TASKS FOR THIS EXERCISE =>
A – Answer these about the Flink sinks text:
(i) Which Apache Flink sink can write objects to an Amazon S3 bucket?
(ii) What must be done before the Kinesis Data Streams connector can be used?
(iii) What kind of project does the Kinesis Data Firehose section explain how to set up?
B – Resume the Flink sinks text after its final sentence.

PROVIDED PASSAGE =>
☆ ☆ ☆ ☆
Writing Data Using Sinks in Kinesis Data Analytics for Apache Flink - Amazon Kinesis Data Analytics

Writing Data Using Sinks in Kinesis Data Analytics for Apache Flink

In your application code, you use an Apache Flink sink to write data from an Apache Flink stream to an AWS service, such as Kinesis Data Streams.

Apache Flink provides sinks for files, sockets, and custom sinks. The following sinks are available for AWS services:

Kinesis Data Streams

Apache Flink provides information about the Kinesis Data Streams Connector in the Apache Flink documentation.

Note

In order to use the Kinesis Data Streams connector, you need to download the connector source code and build it locally. For more information, see Using the Apache Flink Kinesis Streams Connector.

Amazon S3

You can use the Apache Flink StreamingFileSink to write objects to an Amazon S3 bucket.

For an example about how to write objects to S3, see Example: Writing to an Amazon S3 Bucket.

Kinesis Data Firehose

The FlinkKinesisFirehoseProducer is a reliable, scalable Apache Flink sink for storing application output using the Kinesis Data Firehose service. This section describes how to set up a Maven project to create and use a FlinkKinesisFirehoseProducer.
☆ ☆ ☆ ☆
ROWS =>
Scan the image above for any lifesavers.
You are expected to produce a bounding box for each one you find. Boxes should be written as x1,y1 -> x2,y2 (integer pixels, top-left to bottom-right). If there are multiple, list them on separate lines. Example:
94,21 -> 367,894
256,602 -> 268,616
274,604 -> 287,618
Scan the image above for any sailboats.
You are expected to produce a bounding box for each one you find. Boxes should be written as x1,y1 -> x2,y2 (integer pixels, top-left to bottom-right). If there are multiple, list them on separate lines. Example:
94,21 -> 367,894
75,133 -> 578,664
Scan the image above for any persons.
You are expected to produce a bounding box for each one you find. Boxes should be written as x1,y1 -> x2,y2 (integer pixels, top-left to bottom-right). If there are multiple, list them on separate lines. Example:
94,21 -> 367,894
☆ ☆ ☆ ☆
TASK RESPONSES =>
A –
(i) The Apache Flink StreamingFileSink.
(ii) The connector source code must be downloaded and built locally.
(iii) A Maven project.

B –
Creating a FlinkKinesisFirehoseProducer

The following code example demonstrates creating a FlinkKinesisFirehoseProducer:

Properties outputProperties = new Properties(); outputProperties.setProperty(ConsumerConfigConstants.AWS_REGION, region); FlinkKinesisFirehoseProducer<String> sink = new FlinkKinesisFirehoseProducer<>(outputStreamName, new SimpleStringSchema(), outputProperties);

FlinkKinesisFirehoseProducer Code Example

The following code example demonstrates how to create and configure a FlinkKinesisFirehoseProducer and send data from an Apache Flink data stream to the Kinesis Data Firehose service.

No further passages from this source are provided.